Desde Rebel Moon, Zack Snyder repete em entrevistas que quis criar o “novo Star Wars”. A ambição é clara, o visual é grandioso, mas o impacto… esse nunca veio. A verdade é que, enquanto Snyder buscava seu épico espacial, Duna: Parte 2 já estava entregando aquilo que Hollywood tenta há décadas: um sucessor espiritual genuíno da saga criada por George Lucas.
O filme de Denis Villeneuve não apenas amplia a história iniciada em 2021 – ele constrói um mundo vivo, ameaçador e politicamente complexo, que dialoga com a mitologia de Star Wars sem imitá-la. Se lá atrás Lucas se inspirou em Frank Herbert para erguer sua ópera espacial, aqui vemos o ciclo se completar: Duna assume o lugar de maior epopeia moderna do cinema sci-fi.

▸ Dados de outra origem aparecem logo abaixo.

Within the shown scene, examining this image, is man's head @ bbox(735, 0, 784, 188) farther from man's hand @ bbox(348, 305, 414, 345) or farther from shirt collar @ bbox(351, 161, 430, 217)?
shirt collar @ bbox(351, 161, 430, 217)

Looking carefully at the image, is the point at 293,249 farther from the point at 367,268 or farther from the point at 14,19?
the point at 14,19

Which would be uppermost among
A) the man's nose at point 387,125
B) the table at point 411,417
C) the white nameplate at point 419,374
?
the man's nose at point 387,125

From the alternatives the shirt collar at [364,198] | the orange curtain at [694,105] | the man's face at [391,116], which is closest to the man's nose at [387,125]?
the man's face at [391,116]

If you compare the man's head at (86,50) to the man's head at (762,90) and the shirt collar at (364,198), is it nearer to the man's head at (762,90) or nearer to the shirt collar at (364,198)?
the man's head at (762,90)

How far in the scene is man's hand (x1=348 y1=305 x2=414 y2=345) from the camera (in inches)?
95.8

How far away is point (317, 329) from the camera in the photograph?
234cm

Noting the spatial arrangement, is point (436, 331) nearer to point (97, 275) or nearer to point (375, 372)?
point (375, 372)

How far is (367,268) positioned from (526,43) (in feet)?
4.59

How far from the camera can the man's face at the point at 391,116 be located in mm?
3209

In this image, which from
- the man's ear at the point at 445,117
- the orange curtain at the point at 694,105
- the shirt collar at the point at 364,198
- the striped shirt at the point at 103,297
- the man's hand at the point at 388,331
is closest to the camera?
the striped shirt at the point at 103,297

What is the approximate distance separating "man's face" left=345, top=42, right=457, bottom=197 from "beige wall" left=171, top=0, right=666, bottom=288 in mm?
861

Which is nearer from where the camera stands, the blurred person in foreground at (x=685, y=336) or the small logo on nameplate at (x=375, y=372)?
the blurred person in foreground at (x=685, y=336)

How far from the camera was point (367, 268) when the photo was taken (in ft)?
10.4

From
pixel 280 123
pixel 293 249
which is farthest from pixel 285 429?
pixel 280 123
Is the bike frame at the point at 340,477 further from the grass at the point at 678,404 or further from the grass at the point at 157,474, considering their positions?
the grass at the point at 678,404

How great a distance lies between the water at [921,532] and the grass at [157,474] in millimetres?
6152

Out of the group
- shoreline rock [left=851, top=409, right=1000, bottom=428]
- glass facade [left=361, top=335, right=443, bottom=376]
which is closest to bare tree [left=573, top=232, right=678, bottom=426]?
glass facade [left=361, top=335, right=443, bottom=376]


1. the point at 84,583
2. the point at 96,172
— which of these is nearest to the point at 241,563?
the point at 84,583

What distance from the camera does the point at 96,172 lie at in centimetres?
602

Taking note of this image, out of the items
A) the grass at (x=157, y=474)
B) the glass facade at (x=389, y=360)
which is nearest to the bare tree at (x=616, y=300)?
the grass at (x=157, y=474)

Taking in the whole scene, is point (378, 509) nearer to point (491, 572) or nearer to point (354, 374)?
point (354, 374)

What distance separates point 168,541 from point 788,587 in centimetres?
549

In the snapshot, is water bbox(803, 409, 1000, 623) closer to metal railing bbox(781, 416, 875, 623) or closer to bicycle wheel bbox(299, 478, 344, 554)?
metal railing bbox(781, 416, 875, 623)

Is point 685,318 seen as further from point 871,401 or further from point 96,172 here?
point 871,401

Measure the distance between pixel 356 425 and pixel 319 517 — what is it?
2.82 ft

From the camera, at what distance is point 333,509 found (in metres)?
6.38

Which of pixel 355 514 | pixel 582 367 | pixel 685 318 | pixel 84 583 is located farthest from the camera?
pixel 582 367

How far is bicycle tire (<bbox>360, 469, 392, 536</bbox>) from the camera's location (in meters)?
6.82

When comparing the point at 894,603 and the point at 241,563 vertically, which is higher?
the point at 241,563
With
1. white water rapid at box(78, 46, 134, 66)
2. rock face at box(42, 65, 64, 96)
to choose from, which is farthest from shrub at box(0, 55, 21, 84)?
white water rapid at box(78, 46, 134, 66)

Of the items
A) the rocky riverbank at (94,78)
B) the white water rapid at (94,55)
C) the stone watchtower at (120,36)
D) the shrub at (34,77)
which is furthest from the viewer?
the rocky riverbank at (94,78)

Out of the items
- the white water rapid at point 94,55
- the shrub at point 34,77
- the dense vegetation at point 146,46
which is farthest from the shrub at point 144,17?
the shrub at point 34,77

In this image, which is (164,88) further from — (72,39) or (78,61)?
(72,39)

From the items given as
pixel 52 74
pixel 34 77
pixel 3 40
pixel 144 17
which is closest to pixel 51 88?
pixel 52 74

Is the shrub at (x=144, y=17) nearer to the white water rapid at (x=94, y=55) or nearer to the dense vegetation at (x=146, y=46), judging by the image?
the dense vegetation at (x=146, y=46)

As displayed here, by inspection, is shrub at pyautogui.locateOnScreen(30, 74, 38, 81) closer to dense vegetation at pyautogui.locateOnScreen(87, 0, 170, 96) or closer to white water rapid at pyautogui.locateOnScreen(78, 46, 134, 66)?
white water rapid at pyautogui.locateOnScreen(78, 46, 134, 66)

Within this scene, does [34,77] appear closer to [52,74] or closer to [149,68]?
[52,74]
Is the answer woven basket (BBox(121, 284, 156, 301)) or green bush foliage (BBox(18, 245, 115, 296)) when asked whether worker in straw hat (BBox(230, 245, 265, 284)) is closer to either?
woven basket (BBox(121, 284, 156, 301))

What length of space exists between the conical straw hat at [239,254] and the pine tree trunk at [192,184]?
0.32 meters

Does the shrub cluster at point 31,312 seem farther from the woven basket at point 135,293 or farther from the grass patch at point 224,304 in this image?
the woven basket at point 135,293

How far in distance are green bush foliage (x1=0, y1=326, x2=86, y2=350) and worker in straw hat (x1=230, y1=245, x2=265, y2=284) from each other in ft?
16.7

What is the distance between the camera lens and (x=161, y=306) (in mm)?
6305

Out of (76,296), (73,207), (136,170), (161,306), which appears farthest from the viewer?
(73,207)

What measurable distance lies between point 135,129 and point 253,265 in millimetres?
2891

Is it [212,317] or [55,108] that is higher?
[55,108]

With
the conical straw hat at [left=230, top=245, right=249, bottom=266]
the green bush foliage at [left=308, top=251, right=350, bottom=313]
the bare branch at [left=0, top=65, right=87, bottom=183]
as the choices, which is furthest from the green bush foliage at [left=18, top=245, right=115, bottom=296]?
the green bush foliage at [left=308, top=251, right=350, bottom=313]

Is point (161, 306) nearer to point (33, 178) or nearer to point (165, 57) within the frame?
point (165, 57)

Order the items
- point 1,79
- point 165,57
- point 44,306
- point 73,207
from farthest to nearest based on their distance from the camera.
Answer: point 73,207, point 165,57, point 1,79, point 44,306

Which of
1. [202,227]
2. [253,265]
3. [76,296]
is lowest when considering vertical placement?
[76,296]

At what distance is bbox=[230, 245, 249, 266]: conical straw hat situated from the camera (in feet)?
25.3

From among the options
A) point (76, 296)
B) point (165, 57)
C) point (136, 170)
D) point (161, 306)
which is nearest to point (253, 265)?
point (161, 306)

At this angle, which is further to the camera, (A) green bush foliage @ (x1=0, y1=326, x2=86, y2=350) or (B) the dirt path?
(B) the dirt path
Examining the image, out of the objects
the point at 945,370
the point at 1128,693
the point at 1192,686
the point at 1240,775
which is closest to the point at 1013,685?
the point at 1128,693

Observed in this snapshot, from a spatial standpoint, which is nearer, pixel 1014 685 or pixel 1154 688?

Um épico construído com calma
O mérito de Parte 2 começa na maneira como Villeneuve trata o universo de Arrakis. Não há atalhos, não há explicações mastigadas, não há medo de peso dramático. Paul Atreides (Timothée Chalamet) não vira herói de uma hora para outra: ele é moldado pelo deserto, pelos fremen, pela dor e pela manipulação religiosa que Lady Jessica aciona sem hesitar.
O que diferencia Duna de Rebel Moon – e do próprio cinema de Snyder – é justamente esse cuidado. Enquanto Snyder empilha cenas e visual, Villeneuve trabalha destino, política, poder e consequência. Cada escolha tem peso. Cada morte tem sentido. Cada visão de Paul aponta para um futuro tão grandioso quanto trágico.
O impacto que Star Wars teve em 1977, Duna repete em 2024
A comparação inevitável não está na estética, mas na sensação coletiva. Duna: Parte 2 virou evento. Virou discussão. Virou referência. É aquele tipo de filme que você assiste sentindo que algo maior está nascendo.
A construção dos Harkonnen, o arco de Chani (Zendaya), o duelo contra Feyd-Rautha (Austin Butler) e o uso simbólico das religiões e mitologias fazem Arrakis parecer tão vasto e palpável quanto Tatooine foi na década de 70. É a mesma emoção de acompanhar um universo em formação – só que agora com maturidade, densidade política e uma fotografia que beira o sublime.
Hans Zimmer, mais uma vez, faz o impossível: cria uma trilha que já nasce clássica.
Enquanto Snyder olha para o passado, Villeneuve cria o futuro
Não falta talento visual em Snyder. Rebel Moon é bonito, fluido, estilizado. Mas falta mundo. Falta estrutura. Falta aquilo que Duna entrega de forma absoluta: imersão.
Villeneuve não tenta reinventar Star Wars. Ele leva a ficção científica para um lugar mais adulto, denso e mitológico — e, no processo, reacende a sensação de presenciar o nascimento de uma nova era para o gênero.
Se há um “novo Star Wars” no horizonte, não é Rebel Moon. É Duna.